Critically, potential outcomes can differ across misinformation types and depths, and can be undesirable even if the misinformation is identified. For example, a Republican correctly identifying bullshit from a Democrat might have lowered opinions of Democrats (or vice versa), which can fuel polarization even without any direct impact on beliefs. Even the discourse surrounding misinformation itself can have negative effects (e.g. erode satisfaction with electoral democracy12). Figure 2 presents an idealized illustration of some potential misinformation impacts across types, depths, and outcomes.

Fig. 2: Potential misinformation effects across types, depths, and outcomes.
figure 2

Graphical illustration of some potential misinformation effects. Plotted data and error bars are hypothetical and on an arbitrary scale, to illustrate that different misinformation types at various depths can have different impacts across outcomes. For example, bullshit, even at high depth, may have minimal effects on beliefs, but may drive polarization and mistrust (even if identified as misleading). By contrast, paltering may affect beliefs without affecting trust (because fewer individuals will identify the misinformation).
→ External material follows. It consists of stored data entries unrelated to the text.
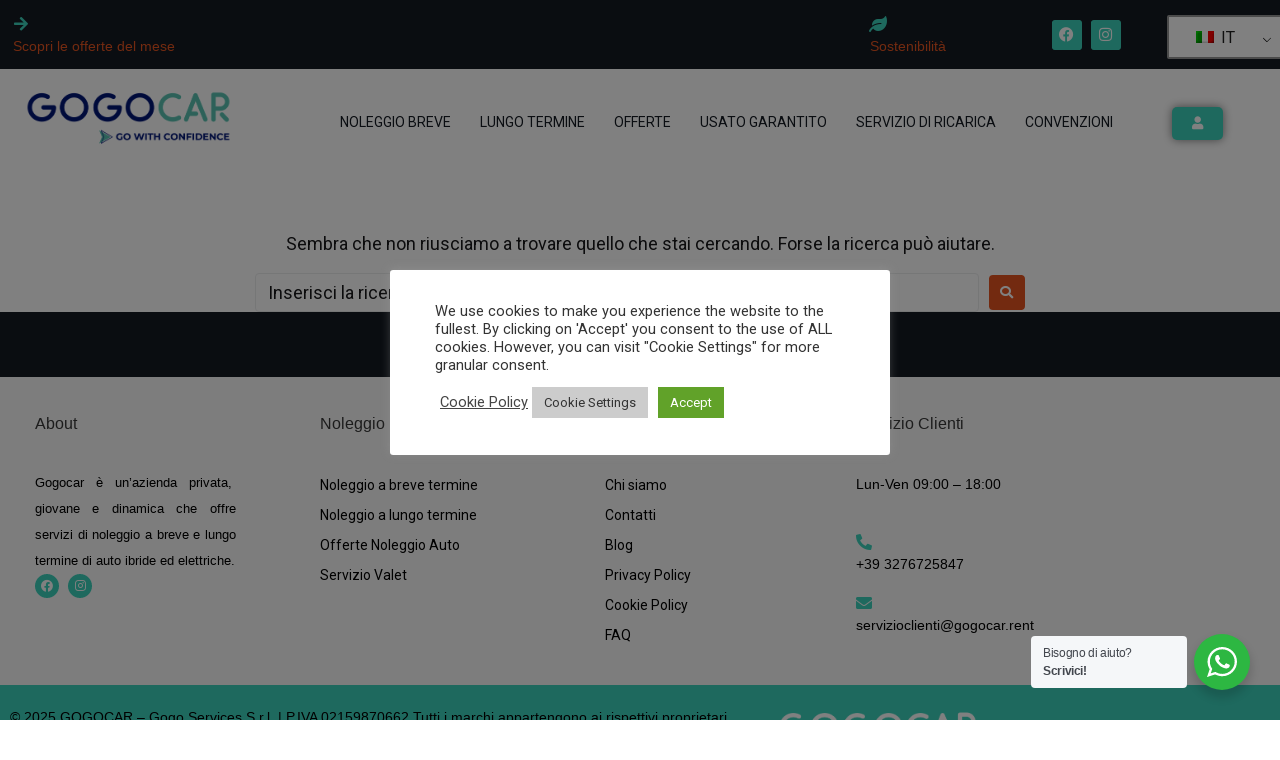

--- FILE ---
content_type: text/css
request_url: https://gogocar.rent/wp-content/uploads/elementor/css/post-1662.css
body_size: 1590
content:
.elementor-kit-1662{--e-global-color-primary:#54595F;--e-global-color-secondary:#3CD1BA;--e-global-color-text:#7A7A7A;--e-global-color-accent:#3CD1BA;--e-global-color-974a44d:#FFFFFF;--e-global-color-b689f54:#E45420;--e-global-color-b9840c2:#E82127;--e-global-color-33b9d19:#000000;--e-global-color-e135efa:#F5F5F5;--e-global-color-82b0641:#383838;--e-global-color-650c706:#001675;--e-global-color-b88f79e:#DEDFE4;--e-global-typography-primary-font-family:"Roboto";--e-global-typography-primary-font-weight:600;--e-global-typography-secondary-font-family:"Roboto Slab";--e-global-typography-secondary-font-weight:400;--e-global-typography-text-font-family:"Roboto";--e-global-typography-text-font-weight:400;--e-global-typography-accent-font-family:"Roboto";--e-global-typography-accent-font-weight:500;background-color:#FFFFFF;}.elementor-kit-1662 button,.elementor-kit-1662 input[type="button"],.elementor-kit-1662 input[type="submit"],.elementor-kit-1662 .elementor-button{font-family:"Verdana", Sans-serif;}.elementor-section.elementor-section-boxed > .elementor-container{max-width:1140px;}.e-con{--container-max-width:1140px;}.elementor-widget:not(:last-child){margin-block-end:20px;}.elementor-element{--widgets-spacing:20px 20px;--widgets-spacing-row:20px;--widgets-spacing-column:20px;}{}h1.entry-title{display:var(--page-title-display);}.elementor-kit-1662 e-page-transition{background-color:#FFBC7D;}@media(max-width:1024px){.elementor-section.elementor-section-boxed > .elementor-container{max-width:1024px;}.e-con{--container-max-width:1024px;}}@media(max-width:767px){.elementor-section.elementor-section-boxed > .elementor-container{max-width:767px;}.e-con{--container-max-width:767px;}}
A final point is that active forces can drive misinformation consumption. For instance, a vaccine-hesitant individual seeking vaccine information will encounter more vaccine misinformation than someone who is incidentally exposed. Moreover, vulnerable individuals may be targeted with misinformation tailored to their psychological vulnerabilities. If this has the potential to cause harm (to the individual or the public good), then it should be of concern, even if overall consumption is low or if such misinformation only strengthens pre-existing attitudes. Caution is therefore needed when making general claims of prevalence and (lack of) impacts based on limited data.
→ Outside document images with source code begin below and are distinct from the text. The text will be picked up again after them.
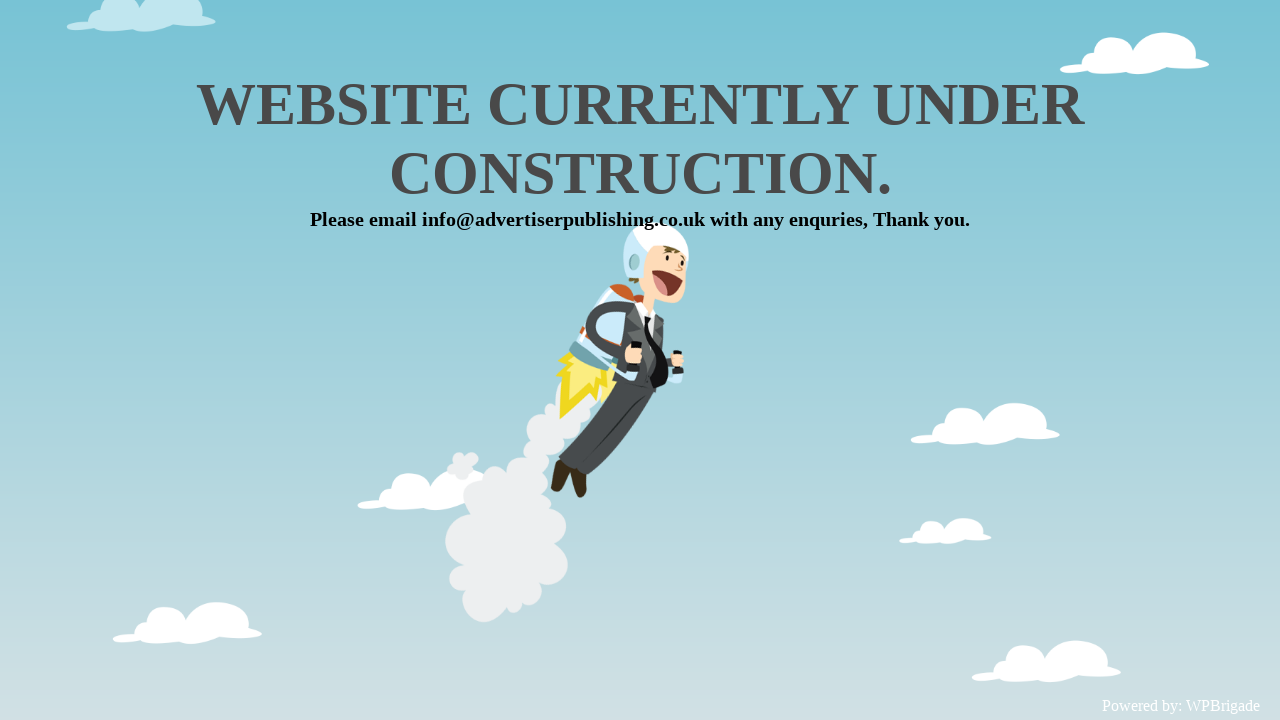

--- FILE ---
content_type: text/html; charset=UTF-8
request_url: http://advertiserpublishing.co.uk/
body_size: 1311
content:
<html xmlns="http://www.w3.org/1999/xhtml">
<head>
	<!-- <link rel="icon" href="" sizes="32x32" /> -->
	<meta http-equiv="Content-Type" content="text/html; charset=UTF-8" />
	<meta name="viewport" content="width=device-width, initial-scale=1">
	<meta name="title" content="" />
	<meta name="description" content="" />
	<meta name="url" content="" />
	<meta name="site_name" content="" />
	<meta name="author" content="">
	<meta name="keywords" content="">
	<title>Advertiser PUblishing</title>

	<link href="http://www.advertiserpublishing.co.uk/wp-content/plugins/under-construction-maintenance-mode/assets/css/fa-brands.min.css" rel="stylesheet">
	<link href="http://www.advertiserpublishing.co.uk/wp-content/plugins/under-construction-maintenance-mode/assets/css/fontawesome.min.css" rel="stylesheet">

	<!--Adding Google analytics code-->
	
	<style media="screen">
	html{
		height: 100%;
	}
	body{
		display: table;
		min-height: 100%;
		margin: 0;
		text-align: center;
		width: 100%;
		background-image: url(http://www.advertiserpublishing.co.uk/wp-content/plugins/under-construction-maintenance-mode/img/coming-soon.png);
		background-size: cover;
		background-position: center;

	}
	h1{
		font-size: 60px;
		color: #494949;
		text-transform: uppercase;
		margin: 0;
	}
	.ucmm-logo{
				padding-top: 70px;
				vertical-align: middle;
		text-align: center;
		width: 100%;
		font-size: 50px;
		font-weight: bold;
		color: #fff;
	}
	.ucmm-logo img{
		width: 100px;
		height: 100px;
	}
	h2{
		font-size: 20px;
		color: #000000;
		margin: 0;
		font-family: inherit;
	}
	h2 a{
		color: inherit;
	}
	.footer-love {
		position: absolute;
		color: #fff;
		bottom: 0;
		padding: 20px;
		padding-bottom: 5px;
		width: 100%;
		box-sizing: border-box;
		text-align: right	}
	.footer-love a{
		text-decoration: none;
		color: #fff;
	}
	.footer-love a:hover{
		color: #3BB9FF;
	}
	/* Icons style start here */
	.ucmm-social-icons{
		position: absolute;
		bottom: 30px;
		width: 100%;
		left: 0;
	}
	.ucmm-icon{
		width: 40px;
		height: 40px;
		display: inline-block;
		line-height: 40px;
		border-radius: 50%;
		margin: 5px;
	}
	.ucmm-icon .fab{
		color: #fff;
		vertical-align: middle;
		font-size: 18px;
		line-height: 40px;
	}
	.ucmm-facebook-icon{
		background: #4266C9;
				display: none;
			}
		.footer-love, .footer-love a {
		color: #fff	}
	.ucmm-twitter-icon{
		background: #1DA1F2;
					display: none
			}
	.ucmm-linkedin-icon{
		background: #2867B2;
				display: none;
			}
	.ucmm-google-icon{
		background: #d34836;
				display: none;
			}
	.ucmm-youtube-icon{
		background: #FF0000;
				display: none;
			}
	.ucmm-instagram-icon{
		background: #DD2A7B;
				display: none;
			}
	.ucmm-pinterest-icon{
		background: #BD081C;
				display: none;
			}
	.ucmm-codepen-icon{
		background: #000;
				display: none;
			}

	/*----- schedule time-----*/
	.ucmm_schedule_time{
		padding-top: 15px;
		font-size: 50px;
		color: ;
}
@media only screen and (max-width: 600px) {
	h1{
		font-size:40px;
	}
}

		</style>

</head>
<body>
	<div class="ucmm-logo">

	 <img src="" style="display:none"  >

		<h1>
		Website currently under construction.		</h1>
		<h2>
		Please email info@advertiserpublishing.co.uk with any enquries, 

Thank you.		 </h2>

	</div>

	<div class="ucmm_schedule_time"> </div>

	</div>
			<div class="footer-love">
			Powered by: <a href="https://wordpress.org/plugins/under-construction-maintenance-mode/" target="_blank">WPBrigade</a>
		</div>
	
</body>

</html>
Conclusions and recommendations

Taken together, a clear implication of our discussion is that the standard paradigms as well as the limited (typically Western) contexts used for evaluating the impacts of misinformation and misinformation interventions are likely insufficient. Some recommendations for changes to current research practice in the field are provided in Box 1. We have argued that the evaluation of misinformation impacts is an important, but complex, research question, particularly in the current era of rising geopolitical tensions and rapid technological change. We hope that the current Comment will contribute to increasingly nuanced debates about the impact of misinformation and potential interventions.